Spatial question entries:
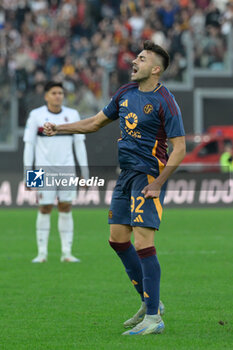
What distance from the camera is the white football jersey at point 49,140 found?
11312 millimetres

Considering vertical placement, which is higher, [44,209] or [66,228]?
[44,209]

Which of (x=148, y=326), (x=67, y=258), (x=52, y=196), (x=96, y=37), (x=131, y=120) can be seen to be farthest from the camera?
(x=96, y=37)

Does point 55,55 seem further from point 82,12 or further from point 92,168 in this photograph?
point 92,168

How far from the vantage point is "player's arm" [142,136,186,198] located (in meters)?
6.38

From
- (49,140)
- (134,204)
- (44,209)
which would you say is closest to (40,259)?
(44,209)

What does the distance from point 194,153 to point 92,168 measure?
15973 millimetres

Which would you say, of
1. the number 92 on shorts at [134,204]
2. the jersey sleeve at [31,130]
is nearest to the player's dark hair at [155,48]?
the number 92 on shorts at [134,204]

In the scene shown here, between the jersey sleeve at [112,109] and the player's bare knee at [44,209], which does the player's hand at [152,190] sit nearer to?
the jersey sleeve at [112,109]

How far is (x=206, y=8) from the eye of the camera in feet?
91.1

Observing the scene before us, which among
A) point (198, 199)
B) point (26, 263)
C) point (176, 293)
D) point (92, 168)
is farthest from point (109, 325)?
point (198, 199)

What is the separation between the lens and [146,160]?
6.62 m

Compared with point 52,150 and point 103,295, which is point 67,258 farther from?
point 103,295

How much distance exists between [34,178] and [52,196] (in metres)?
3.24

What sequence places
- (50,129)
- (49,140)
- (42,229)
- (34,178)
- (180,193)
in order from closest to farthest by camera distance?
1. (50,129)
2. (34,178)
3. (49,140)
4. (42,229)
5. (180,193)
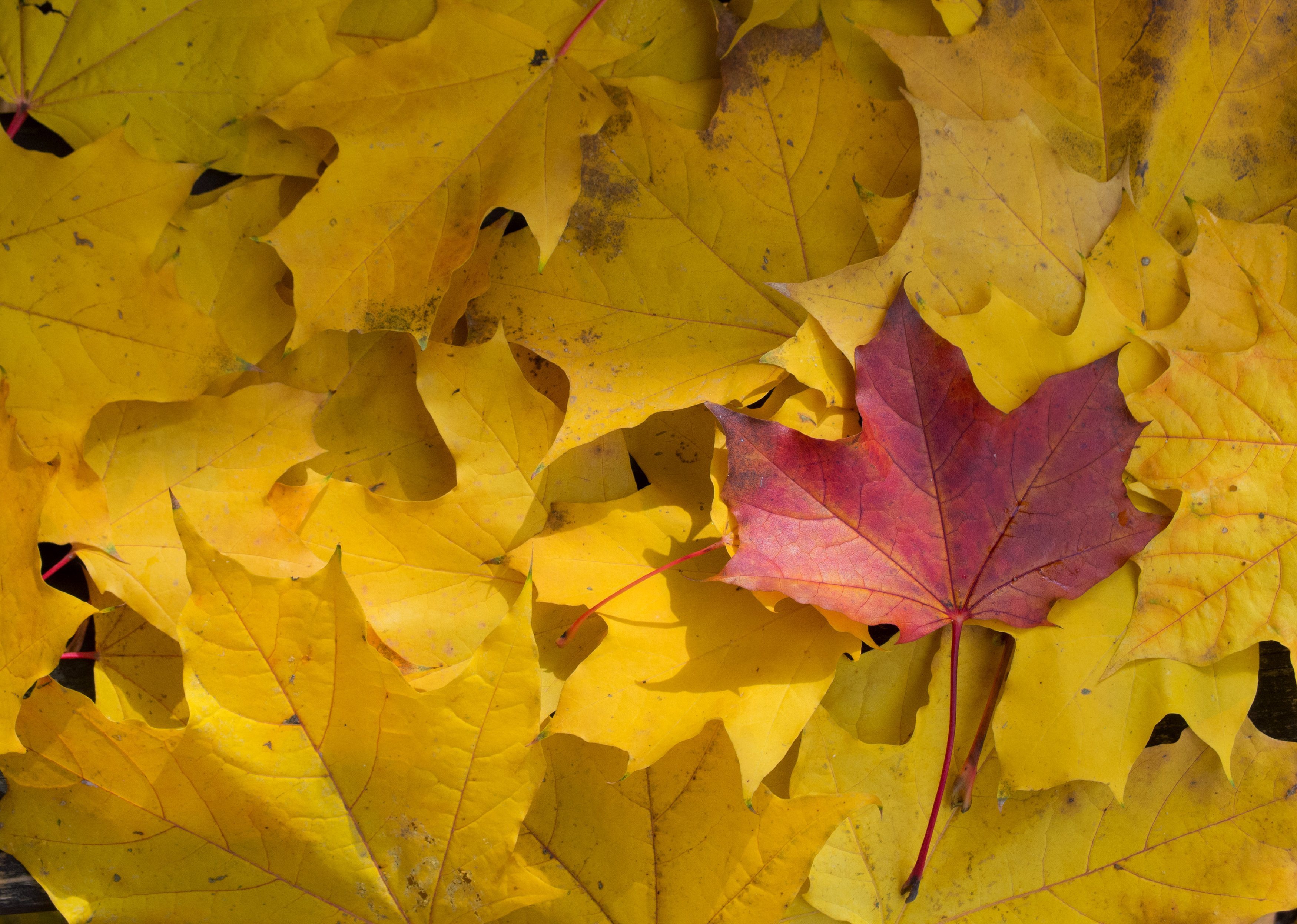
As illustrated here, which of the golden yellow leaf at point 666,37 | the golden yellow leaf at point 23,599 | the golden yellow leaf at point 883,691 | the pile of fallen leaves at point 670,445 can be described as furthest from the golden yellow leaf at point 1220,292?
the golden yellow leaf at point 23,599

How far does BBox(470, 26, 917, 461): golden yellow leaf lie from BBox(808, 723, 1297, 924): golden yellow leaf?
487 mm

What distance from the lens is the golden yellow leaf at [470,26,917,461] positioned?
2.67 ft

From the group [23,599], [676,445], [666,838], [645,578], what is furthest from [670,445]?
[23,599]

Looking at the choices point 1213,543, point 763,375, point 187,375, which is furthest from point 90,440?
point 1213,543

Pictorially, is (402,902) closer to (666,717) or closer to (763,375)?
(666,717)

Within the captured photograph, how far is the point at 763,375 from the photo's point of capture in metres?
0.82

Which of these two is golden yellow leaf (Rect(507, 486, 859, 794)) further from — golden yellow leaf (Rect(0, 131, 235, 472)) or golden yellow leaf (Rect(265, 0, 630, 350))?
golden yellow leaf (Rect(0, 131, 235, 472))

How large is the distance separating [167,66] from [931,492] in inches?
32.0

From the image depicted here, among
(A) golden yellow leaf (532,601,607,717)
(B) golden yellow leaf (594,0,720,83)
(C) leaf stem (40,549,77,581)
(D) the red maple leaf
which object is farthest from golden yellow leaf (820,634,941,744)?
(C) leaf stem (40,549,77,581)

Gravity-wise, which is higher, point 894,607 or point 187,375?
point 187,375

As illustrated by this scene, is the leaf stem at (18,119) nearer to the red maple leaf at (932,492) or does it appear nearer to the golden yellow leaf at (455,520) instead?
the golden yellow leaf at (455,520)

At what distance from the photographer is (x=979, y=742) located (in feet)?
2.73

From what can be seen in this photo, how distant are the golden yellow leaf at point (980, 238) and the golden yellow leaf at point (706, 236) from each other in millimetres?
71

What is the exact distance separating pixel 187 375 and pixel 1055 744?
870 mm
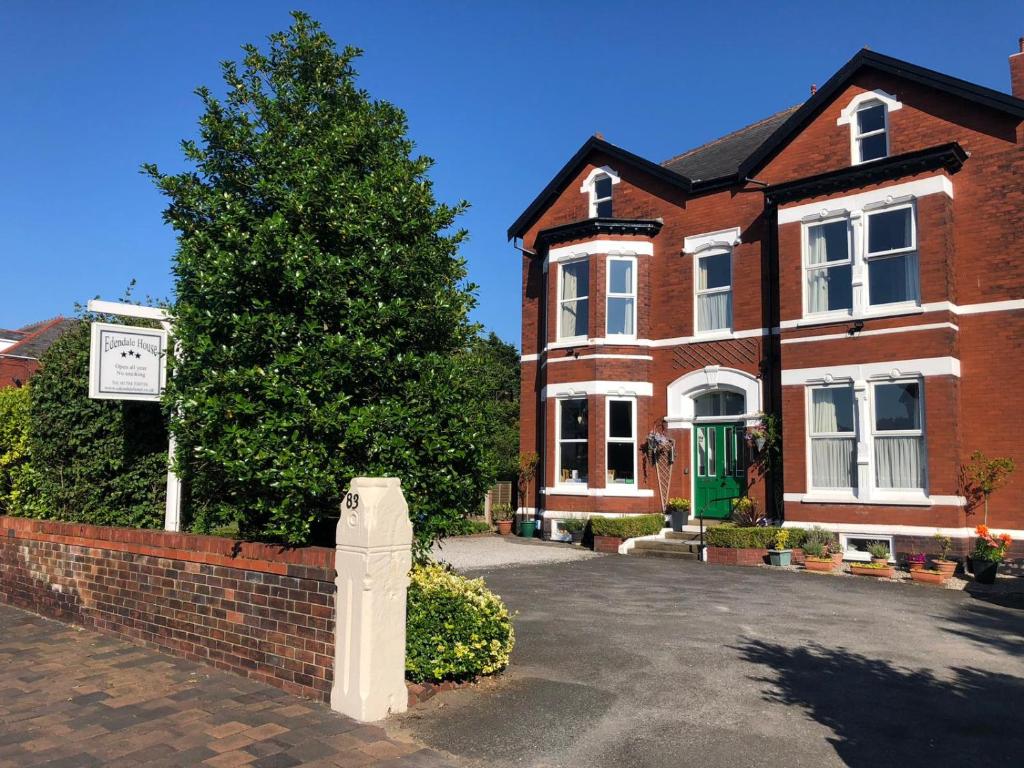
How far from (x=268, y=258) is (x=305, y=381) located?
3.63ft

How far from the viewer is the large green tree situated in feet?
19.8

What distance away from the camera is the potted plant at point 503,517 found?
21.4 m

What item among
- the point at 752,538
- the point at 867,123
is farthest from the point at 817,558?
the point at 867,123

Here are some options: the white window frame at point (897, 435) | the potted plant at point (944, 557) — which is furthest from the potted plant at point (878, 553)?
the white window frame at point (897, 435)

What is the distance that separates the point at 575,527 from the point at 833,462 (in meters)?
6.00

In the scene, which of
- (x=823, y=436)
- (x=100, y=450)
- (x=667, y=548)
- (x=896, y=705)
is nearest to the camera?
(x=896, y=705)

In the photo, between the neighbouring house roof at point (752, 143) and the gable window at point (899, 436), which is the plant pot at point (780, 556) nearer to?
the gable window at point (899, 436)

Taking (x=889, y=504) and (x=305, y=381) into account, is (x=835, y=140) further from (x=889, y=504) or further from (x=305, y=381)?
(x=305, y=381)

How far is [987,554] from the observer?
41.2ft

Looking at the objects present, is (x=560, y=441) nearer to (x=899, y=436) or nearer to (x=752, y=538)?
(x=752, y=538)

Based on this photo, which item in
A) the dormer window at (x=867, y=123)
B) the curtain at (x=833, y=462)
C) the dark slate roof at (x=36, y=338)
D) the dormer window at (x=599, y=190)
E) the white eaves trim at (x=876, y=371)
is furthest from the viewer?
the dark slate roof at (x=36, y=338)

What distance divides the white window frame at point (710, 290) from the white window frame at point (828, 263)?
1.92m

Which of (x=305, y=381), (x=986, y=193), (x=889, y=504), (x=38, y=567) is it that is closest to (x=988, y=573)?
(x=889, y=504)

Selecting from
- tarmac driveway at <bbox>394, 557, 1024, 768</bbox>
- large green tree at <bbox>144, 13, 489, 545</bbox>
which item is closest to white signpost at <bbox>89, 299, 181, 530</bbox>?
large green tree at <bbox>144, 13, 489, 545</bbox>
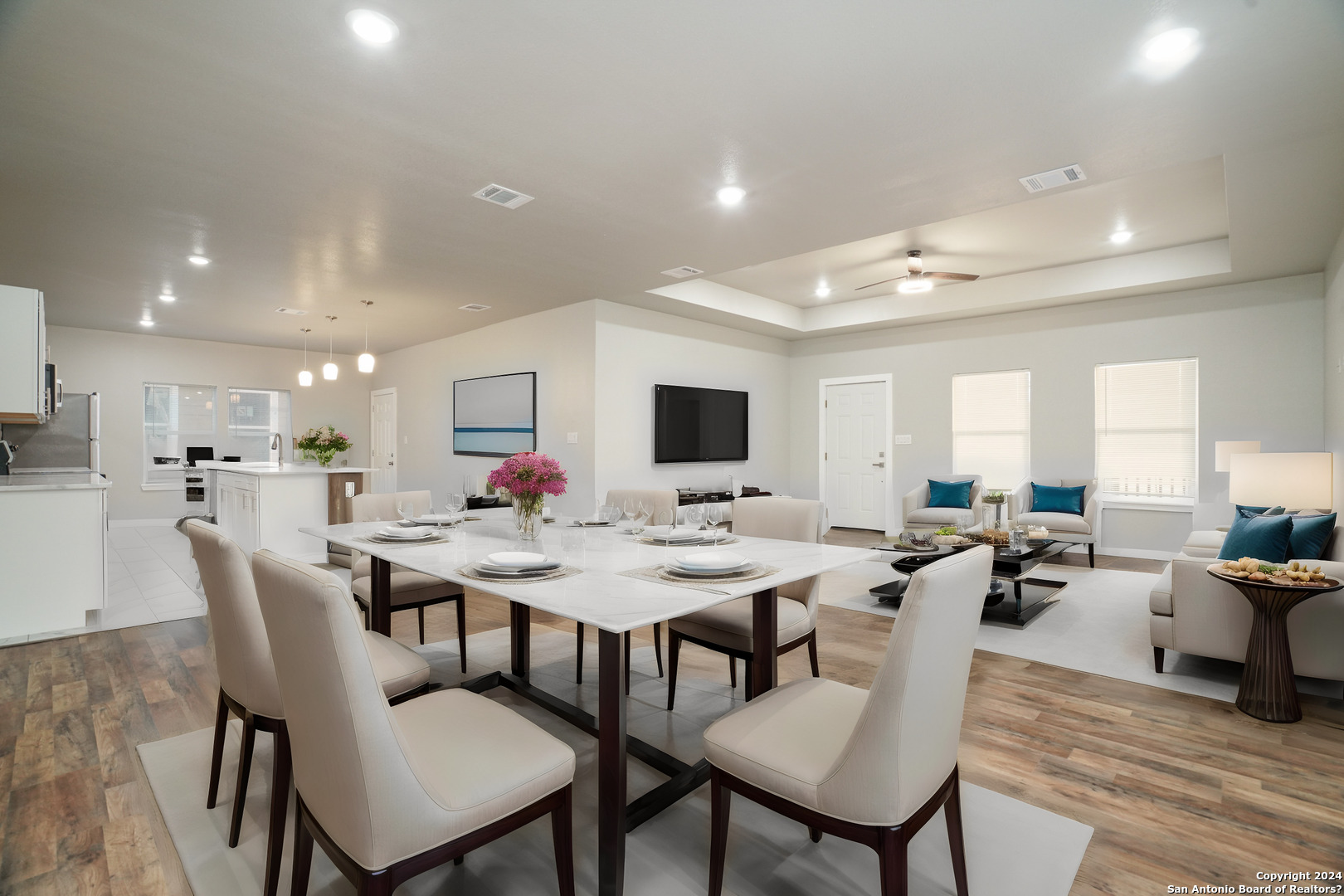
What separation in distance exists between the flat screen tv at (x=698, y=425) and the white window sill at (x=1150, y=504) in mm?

→ Exercise description
Express every line of the records above as a JSON list of strings, one string per line, skipping blank lines and leaving out the pictures.

→ Response to this task
[
  "What distance from the camera is the white football jersey at point 49,140 found?",
  "11312 millimetres",
  "Considering vertical placement, which is higher, [44,209] or [66,228]?",
  "[44,209]",
  "Which of (x=148, y=326), (x=67, y=258), (x=52, y=196), (x=96, y=37), (x=131, y=120) can be seen to be farthest from the camera?",
  "(x=96, y=37)",
  "Does point 55,55 seem further from point 82,12 or further from point 92,168 in this photograph?",
  "point 92,168",
  "How far from the vantage point is \"player's arm\" [142,136,186,198] located (in meters)?",
  "6.38",
  "From",
  "- (49,140)",
  "- (134,204)",
  "- (44,209)",
  "which would you say is closest to (40,259)?",
  "(44,209)",
  "What does the distance from point 194,153 to point 92,168 measure?",
  "15973 millimetres",
  "Which would you say, of",
  "1. the number 92 on shorts at [134,204]",
  "2. the jersey sleeve at [31,130]",
  "is nearest to the player's dark hair at [155,48]?",
  "the number 92 on shorts at [134,204]",
  "In the scene shown here, between the jersey sleeve at [112,109] and the player's bare knee at [44,209], which does the player's hand at [152,190] sit nearer to?",
  "the jersey sleeve at [112,109]",
  "How far is (x=206, y=8) from the eye of the camera in feet?",
  "91.1",
  "Observing the scene before us, which among",
  "A) point (198, 199)",
  "B) point (26, 263)",
  "C) point (176, 293)",
  "D) point (92, 168)",
  "is farthest from point (109, 325)?",
  "point (198, 199)",
  "What is the separation between the lens and [146,160]?",
  "6.62 m",
  "Compared with point 52,150 and point 103,295, which is point 67,258 farther from?",
  "point 103,295",
  "How much distance exists between [34,178] and [52,196] (in metres)?",
  "3.24",
  "What sequence places",
  "- (50,129)",
  "- (49,140)",
  "- (42,229)",
  "- (34,178)",
  "- (180,193)",
  "in order from closest to farthest by camera distance?",
  "1. (50,129)",
  "2. (34,178)",
  "3. (49,140)",
  "4. (42,229)",
  "5. (180,193)",
  "As illustrated here, which of the golden yellow leaf at point 666,37 | the golden yellow leaf at point 23,599 | the golden yellow leaf at point 883,691 | the pile of fallen leaves at point 670,445 can be described as furthest from the golden yellow leaf at point 1220,292?",
  "the golden yellow leaf at point 23,599",
  "How far does BBox(470, 26, 917, 461): golden yellow leaf lie from BBox(808, 723, 1297, 924): golden yellow leaf?",
  "487 mm",
  "What distance from the lens is the golden yellow leaf at [470,26,917,461] positioned?",
  "2.67 ft",
  "From the group [23,599], [676,445], [666,838], [645,578], what is furthest from [670,445]?",
  "[23,599]",
  "Looking at the choices point 1213,543, point 763,375, point 187,375, which is furthest from point 90,440?",
  "point 1213,543",
  "Pictorially, is (402,902) closer to (666,717) or closer to (763,375)?",
  "(666,717)",
  "Within the captured photograph, how far is the point at 763,375 from the photo's point of capture in metres?",
  "0.82",
  "Which of these two is golden yellow leaf (Rect(507, 486, 859, 794)) further from — golden yellow leaf (Rect(0, 131, 235, 472)) or golden yellow leaf (Rect(265, 0, 630, 350))?",
  "golden yellow leaf (Rect(0, 131, 235, 472))",
  "How large is the distance separating [167,66] from [931,492] in inches?",
  "32.0",
  "From the image depicted here, among",
  "(A) golden yellow leaf (532,601,607,717)",
  "(B) golden yellow leaf (594,0,720,83)",
  "(C) leaf stem (40,549,77,581)",
  "(D) the red maple leaf",
  "which object is farthest from golden yellow leaf (820,634,941,744)?",
  "(C) leaf stem (40,549,77,581)",
  "Gravity-wise, which is higher, point 894,607 or point 187,375?",
  "point 187,375",
  "As illustrated by this scene, is the leaf stem at (18,119) nearer to the red maple leaf at (932,492) or does it appear nearer to the golden yellow leaf at (455,520) instead?",
  "the golden yellow leaf at (455,520)",
  "At what distance from the photographer is (x=979, y=742) located (in feet)?",
  "2.73",
  "From what can be seen in this photo, how distant are the golden yellow leaf at point (980, 238) and the golden yellow leaf at point (706, 236) from each other in millimetres?",
  "71",
  "What is the exact distance separating pixel 187 375 and pixel 1055 744?",
  "870 mm",
  "How far from (x=268, y=258) is (x=305, y=381) located?",
  "3.63ft",
  "How far from the viewer is the large green tree situated in feet?",
  "19.8",
  "What distance away from the camera is the potted plant at point 503,517 found?",
  "21.4 m",
  "What item among",
  "- the point at 752,538",
  "- the point at 867,123",
  "is farthest from the point at 817,558?",
  "the point at 867,123",
  "Here are some options: the white window frame at point (897, 435) | the potted plant at point (944, 557) — which is furthest from the potted plant at point (878, 553)?",
  "the white window frame at point (897, 435)",
  "What is the distance that separates the point at 575,527 from the point at 833,462 (in meters)?",
  "6.00",
  "In the scene, which of",
  "- (x=823, y=436)",
  "- (x=100, y=450)",
  "- (x=667, y=548)",
  "- (x=896, y=705)",
  "is nearest to the camera?",
  "(x=896, y=705)",
  "In the photo, between the neighbouring house roof at point (752, 143) and the gable window at point (899, 436), which is the plant pot at point (780, 556) nearer to?",
  "the gable window at point (899, 436)",
  "Taking (x=889, y=504) and (x=305, y=381) into account, is (x=835, y=140) further from (x=889, y=504) or further from (x=305, y=381)?",
  "(x=305, y=381)",
  "How far is [987,554] from the observer?",
  "41.2ft",
  "Looking at the objects present, is (x=560, y=441) nearer to (x=899, y=436) or nearer to (x=752, y=538)?",
  "(x=752, y=538)",
  "Based on this photo, which item in",
  "A) the dormer window at (x=867, y=123)",
  "B) the curtain at (x=833, y=462)",
  "C) the dark slate roof at (x=36, y=338)",
  "D) the dormer window at (x=599, y=190)",
  "E) the white eaves trim at (x=876, y=371)",
  "is furthest from the viewer?",
  "the dark slate roof at (x=36, y=338)",
  "What distance divides the white window frame at point (710, 290) from the white window frame at point (828, 263)?",
  "1.92m",
  "Which of (x=305, y=381), (x=986, y=193), (x=889, y=504), (x=38, y=567) is it that is closest to (x=988, y=573)?",
  "(x=889, y=504)",
  "Selecting from",
  "- tarmac driveway at <bbox>394, 557, 1024, 768</bbox>",
  "- large green tree at <bbox>144, 13, 489, 545</bbox>",
  "which item is closest to white signpost at <bbox>89, 299, 181, 530</bbox>?",
  "large green tree at <bbox>144, 13, 489, 545</bbox>",
  "What separation in distance exists between the flat screen tv at (x=698, y=425) and the white window sill at (x=1150, y=504) in mm?"
]